FCC General Counsel Austin Schlick said most of the telecom world had “grudging respect for what we've done.” The FCC’s decisions to put the fund on a hard budget, create uniform rates and shift funding to broadband would “radically … benefit” America’s poor and minorities, he said Friday at a panel at Verizon’s Washington headquarters hosted by the Minority Media and Telecom Council. Asked how he characterized public and industry response to the order, Schlick said: “I would say somewhere between wary support and grudging respect. I think everyone recognizes that the system has been broken."

MetroPCS General Counsel Mark Stachiw said on the same panel his company supports the USF overhaul, but he was sure that others would challenge it. “Everyone’s ox was gored,” he said. “There are a lot of companies out there that the revenue streams are going to be affected and they're probably going to do something about it."

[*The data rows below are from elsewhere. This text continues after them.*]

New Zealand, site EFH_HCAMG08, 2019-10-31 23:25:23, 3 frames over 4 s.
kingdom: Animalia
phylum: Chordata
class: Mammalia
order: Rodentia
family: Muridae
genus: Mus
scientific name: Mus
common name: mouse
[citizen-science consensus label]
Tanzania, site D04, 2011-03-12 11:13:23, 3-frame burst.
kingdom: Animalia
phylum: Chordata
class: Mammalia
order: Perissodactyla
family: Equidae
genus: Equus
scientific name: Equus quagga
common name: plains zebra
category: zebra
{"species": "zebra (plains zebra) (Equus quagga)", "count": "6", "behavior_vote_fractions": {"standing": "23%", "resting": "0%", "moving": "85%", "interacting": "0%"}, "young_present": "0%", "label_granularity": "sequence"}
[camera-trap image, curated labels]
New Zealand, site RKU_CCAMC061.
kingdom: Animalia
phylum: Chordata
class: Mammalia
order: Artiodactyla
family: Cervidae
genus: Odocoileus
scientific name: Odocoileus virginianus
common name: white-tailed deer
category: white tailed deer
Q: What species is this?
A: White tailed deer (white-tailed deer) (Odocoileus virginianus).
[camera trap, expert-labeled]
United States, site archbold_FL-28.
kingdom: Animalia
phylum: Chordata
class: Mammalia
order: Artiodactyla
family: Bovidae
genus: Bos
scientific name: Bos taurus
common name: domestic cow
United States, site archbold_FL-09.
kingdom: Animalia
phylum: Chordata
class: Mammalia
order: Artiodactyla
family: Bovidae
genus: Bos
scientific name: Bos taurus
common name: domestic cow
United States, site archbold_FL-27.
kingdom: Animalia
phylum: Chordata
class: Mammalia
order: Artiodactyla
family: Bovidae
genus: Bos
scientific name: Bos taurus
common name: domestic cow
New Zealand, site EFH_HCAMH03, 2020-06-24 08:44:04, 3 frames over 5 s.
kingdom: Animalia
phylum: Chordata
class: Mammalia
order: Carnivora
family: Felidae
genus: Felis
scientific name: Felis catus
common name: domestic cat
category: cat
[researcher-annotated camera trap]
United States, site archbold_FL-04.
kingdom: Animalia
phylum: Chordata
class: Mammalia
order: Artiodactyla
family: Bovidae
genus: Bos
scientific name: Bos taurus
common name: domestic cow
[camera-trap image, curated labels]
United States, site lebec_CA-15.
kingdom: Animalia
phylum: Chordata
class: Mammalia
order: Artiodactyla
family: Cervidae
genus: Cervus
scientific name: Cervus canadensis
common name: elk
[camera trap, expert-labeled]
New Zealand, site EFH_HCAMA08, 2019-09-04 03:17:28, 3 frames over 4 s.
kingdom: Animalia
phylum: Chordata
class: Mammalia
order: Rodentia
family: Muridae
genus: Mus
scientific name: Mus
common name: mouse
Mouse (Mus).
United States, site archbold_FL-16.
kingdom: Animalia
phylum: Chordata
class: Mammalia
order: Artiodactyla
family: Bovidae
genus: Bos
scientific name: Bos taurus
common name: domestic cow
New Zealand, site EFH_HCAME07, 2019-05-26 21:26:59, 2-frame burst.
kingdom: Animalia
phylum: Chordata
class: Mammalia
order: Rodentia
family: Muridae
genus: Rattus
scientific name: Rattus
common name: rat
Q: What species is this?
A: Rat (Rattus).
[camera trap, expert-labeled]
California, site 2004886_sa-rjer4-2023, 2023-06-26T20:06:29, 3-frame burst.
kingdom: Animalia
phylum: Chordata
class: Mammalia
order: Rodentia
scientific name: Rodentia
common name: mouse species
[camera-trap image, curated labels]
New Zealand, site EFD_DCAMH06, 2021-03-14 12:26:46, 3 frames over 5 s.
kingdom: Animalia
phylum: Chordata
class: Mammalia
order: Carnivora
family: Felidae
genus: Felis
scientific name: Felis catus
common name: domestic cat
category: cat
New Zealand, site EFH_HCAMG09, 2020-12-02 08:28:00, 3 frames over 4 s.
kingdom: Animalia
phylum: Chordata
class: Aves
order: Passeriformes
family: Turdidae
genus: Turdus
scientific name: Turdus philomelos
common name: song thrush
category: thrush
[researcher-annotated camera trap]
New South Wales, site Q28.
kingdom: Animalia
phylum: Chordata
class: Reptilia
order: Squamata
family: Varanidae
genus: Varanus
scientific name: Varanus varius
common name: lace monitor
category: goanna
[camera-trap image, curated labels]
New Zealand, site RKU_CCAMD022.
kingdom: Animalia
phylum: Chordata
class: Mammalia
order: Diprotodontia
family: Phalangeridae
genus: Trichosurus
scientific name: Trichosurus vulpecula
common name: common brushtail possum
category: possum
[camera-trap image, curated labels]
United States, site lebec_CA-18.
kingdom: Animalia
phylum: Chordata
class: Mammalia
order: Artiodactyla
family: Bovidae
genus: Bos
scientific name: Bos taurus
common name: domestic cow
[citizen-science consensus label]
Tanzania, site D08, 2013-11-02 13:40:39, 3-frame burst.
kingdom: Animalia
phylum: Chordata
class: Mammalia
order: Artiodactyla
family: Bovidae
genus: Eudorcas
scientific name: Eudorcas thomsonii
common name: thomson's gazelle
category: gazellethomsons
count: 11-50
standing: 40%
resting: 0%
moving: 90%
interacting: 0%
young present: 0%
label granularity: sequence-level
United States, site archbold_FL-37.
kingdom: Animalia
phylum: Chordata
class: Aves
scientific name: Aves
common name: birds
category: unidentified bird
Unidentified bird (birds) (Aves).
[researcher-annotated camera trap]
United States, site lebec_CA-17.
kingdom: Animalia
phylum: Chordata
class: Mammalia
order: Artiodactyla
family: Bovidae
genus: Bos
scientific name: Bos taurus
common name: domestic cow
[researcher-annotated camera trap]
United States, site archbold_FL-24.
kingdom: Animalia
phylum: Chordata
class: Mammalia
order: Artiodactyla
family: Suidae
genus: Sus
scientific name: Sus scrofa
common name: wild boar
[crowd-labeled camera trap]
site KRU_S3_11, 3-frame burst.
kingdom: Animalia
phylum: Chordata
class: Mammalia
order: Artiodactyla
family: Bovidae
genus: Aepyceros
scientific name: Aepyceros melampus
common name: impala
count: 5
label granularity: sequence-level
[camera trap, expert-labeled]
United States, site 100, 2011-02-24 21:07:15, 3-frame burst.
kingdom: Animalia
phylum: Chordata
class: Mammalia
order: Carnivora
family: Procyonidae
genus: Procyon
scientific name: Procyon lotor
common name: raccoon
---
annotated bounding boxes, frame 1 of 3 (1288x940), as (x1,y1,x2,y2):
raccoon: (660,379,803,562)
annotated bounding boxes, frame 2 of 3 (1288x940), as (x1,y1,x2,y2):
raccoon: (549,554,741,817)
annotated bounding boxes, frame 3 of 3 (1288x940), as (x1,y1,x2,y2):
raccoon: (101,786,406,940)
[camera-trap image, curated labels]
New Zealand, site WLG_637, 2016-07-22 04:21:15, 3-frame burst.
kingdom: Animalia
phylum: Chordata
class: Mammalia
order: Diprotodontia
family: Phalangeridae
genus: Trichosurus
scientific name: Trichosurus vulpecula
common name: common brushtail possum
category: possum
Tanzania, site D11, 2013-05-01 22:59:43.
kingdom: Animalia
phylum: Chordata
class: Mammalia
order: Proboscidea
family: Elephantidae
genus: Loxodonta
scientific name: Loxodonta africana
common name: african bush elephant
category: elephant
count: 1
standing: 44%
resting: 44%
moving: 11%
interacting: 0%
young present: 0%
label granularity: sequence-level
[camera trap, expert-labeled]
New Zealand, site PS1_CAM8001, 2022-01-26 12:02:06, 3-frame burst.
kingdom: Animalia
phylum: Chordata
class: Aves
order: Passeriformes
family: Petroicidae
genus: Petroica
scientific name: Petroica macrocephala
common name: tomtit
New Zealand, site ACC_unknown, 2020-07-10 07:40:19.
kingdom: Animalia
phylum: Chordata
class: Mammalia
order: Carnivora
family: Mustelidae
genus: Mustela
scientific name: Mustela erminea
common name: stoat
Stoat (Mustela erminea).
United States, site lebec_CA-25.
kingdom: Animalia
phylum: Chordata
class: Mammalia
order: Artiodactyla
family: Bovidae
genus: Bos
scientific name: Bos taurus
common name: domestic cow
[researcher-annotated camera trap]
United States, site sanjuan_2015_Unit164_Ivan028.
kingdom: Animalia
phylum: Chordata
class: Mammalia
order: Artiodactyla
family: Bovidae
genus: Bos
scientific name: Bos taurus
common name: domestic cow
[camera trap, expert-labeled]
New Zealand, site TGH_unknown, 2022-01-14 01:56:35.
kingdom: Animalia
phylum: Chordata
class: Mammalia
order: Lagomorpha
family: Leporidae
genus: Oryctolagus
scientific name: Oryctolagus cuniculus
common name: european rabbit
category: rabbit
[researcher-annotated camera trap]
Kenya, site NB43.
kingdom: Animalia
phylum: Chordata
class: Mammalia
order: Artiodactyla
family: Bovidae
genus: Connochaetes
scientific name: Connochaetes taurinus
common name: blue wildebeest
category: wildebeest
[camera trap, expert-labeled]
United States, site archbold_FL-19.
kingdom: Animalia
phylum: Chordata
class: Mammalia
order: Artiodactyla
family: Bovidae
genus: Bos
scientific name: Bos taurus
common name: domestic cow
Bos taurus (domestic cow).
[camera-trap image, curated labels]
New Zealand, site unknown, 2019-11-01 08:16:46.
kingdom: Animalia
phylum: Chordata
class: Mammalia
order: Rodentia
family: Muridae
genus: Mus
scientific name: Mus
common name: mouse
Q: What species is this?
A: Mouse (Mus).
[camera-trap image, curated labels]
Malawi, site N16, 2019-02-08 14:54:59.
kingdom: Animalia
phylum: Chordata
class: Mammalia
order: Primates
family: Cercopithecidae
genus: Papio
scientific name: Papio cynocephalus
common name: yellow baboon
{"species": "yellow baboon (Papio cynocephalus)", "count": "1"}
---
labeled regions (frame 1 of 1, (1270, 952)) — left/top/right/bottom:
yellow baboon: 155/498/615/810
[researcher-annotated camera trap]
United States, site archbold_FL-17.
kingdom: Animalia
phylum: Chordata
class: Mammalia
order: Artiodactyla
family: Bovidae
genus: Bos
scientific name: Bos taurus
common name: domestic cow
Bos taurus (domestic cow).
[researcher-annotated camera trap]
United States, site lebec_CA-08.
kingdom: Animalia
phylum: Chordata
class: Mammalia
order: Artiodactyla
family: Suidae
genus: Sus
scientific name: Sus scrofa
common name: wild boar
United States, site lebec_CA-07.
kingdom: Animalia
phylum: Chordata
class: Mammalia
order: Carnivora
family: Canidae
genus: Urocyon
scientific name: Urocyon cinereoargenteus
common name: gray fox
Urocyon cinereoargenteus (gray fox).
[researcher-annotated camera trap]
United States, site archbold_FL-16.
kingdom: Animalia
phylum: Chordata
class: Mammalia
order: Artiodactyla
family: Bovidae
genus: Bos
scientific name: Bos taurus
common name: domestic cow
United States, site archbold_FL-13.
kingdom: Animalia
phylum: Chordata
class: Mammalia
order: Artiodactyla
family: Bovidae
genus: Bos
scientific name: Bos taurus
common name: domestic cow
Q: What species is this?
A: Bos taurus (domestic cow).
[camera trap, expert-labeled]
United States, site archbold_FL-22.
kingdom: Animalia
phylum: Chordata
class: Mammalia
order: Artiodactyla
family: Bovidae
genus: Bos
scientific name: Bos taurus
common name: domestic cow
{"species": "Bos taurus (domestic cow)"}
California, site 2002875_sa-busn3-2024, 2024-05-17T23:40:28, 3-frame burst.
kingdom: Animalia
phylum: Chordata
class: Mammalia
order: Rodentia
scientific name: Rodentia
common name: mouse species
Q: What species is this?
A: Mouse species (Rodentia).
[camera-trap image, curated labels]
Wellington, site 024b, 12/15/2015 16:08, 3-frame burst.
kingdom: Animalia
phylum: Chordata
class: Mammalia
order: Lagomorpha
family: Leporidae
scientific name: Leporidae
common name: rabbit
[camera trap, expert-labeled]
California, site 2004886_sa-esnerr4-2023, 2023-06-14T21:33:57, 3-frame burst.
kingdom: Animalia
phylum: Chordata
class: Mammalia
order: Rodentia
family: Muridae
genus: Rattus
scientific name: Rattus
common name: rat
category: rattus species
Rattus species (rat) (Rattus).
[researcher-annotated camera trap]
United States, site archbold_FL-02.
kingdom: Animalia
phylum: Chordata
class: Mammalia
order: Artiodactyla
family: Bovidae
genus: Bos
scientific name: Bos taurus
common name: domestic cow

Stifel analyst David Kaut remained firm in his belief that AT&T, Verizon and Sprint are net beneficiaries of the reforms, that mid-sized, price cap carriers will find the plan “workable,” that rate-of-return carriers will find it “challenging” and that CLECs will find it “difficult.” It'll be a mixed bag for satellite and USF-dependent wireless carriers, Kaut said Friday: “There is also considerable risk the reform effort could be derailed in court."

WildBlue General Counsel Lisa Scalpone said the FCC’s reforms still fall short. “ViaSat and WildBlue remain firm in their belief that U.S. consumers are best served by a High Cost Fund that awards all funding through a competitive bidding process as the FCC originally proposed. The Connect America Fund does not achieve this result. We urge the FCC to quickly reach the correct decision that satellite will be eligible to bid directly for funding when the wireline incumbents’ right of first refusal expires. While we were heartened to see that remote areas received dedicated funding, we were troubled that our nation’s most difficult and expensive homes to reach were allocated a mere 2% of the fund.

The order was adopted but its precise language was still being tweaked, and most industry observers didn’t expect it to be made public until mid-November.